Reduced-order models are attractive method to decrease significantly the computational cost of the simulations. However, the ability of reduced-order models to accurately approximate solutions containing strong convection, sharp gradients or discontinuities can be challenging. The discontinuous Galerkin domain decomposition (DGDD) reduced model for systems of conservation laws couples at the discrete level sub-domains of high-fidelity polynomial approximation to regions of low-dimensional resolution as shown in figure 8.

Figure 8. Decomposition of the domain: high-dimensional model (red), reduced-order model (blue).

In this approach, the high-dimensional model solves the equations where a given degree of accuracy is required, while the reduced-order model approximates the solution elsewhere.

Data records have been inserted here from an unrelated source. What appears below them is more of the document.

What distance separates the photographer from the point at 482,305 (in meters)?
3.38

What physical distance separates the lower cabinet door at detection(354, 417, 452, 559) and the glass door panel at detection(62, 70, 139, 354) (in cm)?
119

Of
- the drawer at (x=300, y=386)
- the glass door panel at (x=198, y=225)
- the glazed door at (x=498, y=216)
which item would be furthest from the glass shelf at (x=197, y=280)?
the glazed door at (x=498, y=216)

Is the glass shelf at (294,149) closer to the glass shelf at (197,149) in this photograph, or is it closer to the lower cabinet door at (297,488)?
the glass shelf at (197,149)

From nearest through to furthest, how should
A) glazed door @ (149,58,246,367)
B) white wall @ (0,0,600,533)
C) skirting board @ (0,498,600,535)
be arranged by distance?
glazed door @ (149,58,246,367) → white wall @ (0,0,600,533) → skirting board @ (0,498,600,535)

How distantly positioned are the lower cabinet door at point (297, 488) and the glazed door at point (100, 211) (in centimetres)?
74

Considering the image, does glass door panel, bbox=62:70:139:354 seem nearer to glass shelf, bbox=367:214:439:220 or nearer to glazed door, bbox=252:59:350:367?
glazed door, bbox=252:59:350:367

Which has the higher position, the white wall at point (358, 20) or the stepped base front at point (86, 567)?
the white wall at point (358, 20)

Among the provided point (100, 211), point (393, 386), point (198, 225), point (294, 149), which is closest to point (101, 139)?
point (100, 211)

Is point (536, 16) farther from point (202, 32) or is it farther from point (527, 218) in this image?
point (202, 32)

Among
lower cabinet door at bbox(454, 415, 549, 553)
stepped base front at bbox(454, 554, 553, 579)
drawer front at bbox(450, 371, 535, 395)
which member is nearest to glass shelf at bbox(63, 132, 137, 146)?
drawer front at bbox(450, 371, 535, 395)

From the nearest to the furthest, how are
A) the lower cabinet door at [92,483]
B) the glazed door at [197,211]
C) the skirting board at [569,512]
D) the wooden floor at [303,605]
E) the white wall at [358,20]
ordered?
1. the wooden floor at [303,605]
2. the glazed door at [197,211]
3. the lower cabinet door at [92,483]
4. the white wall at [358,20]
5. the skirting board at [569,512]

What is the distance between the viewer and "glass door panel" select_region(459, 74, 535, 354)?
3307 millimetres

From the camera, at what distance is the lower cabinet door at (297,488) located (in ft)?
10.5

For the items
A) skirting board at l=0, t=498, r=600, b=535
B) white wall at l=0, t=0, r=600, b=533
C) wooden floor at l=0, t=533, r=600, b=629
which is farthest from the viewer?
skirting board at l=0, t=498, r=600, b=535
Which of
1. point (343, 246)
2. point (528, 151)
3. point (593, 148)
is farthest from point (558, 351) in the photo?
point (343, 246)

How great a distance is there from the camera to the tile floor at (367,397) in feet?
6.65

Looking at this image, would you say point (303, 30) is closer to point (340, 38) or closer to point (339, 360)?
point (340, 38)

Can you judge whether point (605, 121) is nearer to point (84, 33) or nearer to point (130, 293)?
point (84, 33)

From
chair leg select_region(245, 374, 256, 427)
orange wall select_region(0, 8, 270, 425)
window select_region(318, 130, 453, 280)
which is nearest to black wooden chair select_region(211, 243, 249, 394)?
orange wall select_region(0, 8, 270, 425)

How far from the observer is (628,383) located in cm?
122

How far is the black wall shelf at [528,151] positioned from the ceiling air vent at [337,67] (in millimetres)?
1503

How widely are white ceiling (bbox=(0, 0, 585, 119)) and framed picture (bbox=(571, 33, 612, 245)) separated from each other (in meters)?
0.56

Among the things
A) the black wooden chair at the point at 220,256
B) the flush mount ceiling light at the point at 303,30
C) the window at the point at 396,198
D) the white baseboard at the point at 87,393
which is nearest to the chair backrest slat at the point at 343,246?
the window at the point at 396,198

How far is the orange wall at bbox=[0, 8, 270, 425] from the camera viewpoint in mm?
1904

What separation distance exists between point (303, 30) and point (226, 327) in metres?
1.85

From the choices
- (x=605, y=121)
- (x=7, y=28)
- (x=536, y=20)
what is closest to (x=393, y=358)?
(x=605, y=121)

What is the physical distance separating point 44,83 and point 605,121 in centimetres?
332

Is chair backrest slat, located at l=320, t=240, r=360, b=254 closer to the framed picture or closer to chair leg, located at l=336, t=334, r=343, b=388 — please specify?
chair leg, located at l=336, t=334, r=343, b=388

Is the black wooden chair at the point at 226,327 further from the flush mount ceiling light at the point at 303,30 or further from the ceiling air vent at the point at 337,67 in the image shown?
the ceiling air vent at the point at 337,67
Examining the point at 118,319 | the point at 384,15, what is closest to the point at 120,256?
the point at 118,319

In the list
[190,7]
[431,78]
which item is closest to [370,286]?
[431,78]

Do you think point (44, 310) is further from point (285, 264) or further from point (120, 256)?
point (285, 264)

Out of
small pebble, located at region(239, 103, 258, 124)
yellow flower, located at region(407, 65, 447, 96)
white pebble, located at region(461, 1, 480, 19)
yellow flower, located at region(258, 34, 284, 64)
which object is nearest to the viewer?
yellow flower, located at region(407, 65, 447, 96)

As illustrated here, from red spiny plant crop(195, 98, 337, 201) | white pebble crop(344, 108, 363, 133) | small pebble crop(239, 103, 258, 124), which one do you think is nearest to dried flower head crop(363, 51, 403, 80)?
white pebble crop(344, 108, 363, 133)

Since the high-dimensional model is used in a small part of the domain, the computational cost is significantly reduced. To perform the coupling, we develop a reduced-order model based on Proper Orthogonal Decomposition in the offline stage and on discontinuous Galerkin method in the online stage instead of the standard Galerkin method. In this way, the domain decomposition is applied transparently thought the numerical fluxes. We investigate the prediction of unsteady flows over a NACA 0012 airfoil. The results demonstrate the accuracy of the proposed method and the significant reduction of the computational cost. In the figures (9 and 10) we show examples of predictions obtained by the low-order model compared to the actual solutions as a function of the Mach number at infintiy and the angle of attack. In the last figure we present the overall space-time ${L}^{2}$ errors as a function of the low-dimensional space size.

Figure 9. From left to right: ${M}_{\infty }=0.754$ and $\alpha =0.2$, ${M}_{\infty }=0.763$ and $\alpha =1.1$, ${M}_{\infty }=0.776$ and $\alpha =1.8$, ${M}_{\infty }=0.784$ and $\alpha =0.6$
Figure 10. With ${N}_{q}=9$ basis functions, the approximation error is less than 1% and the run time is reduced by approximately 72% with respect to the high-fidelity solutions.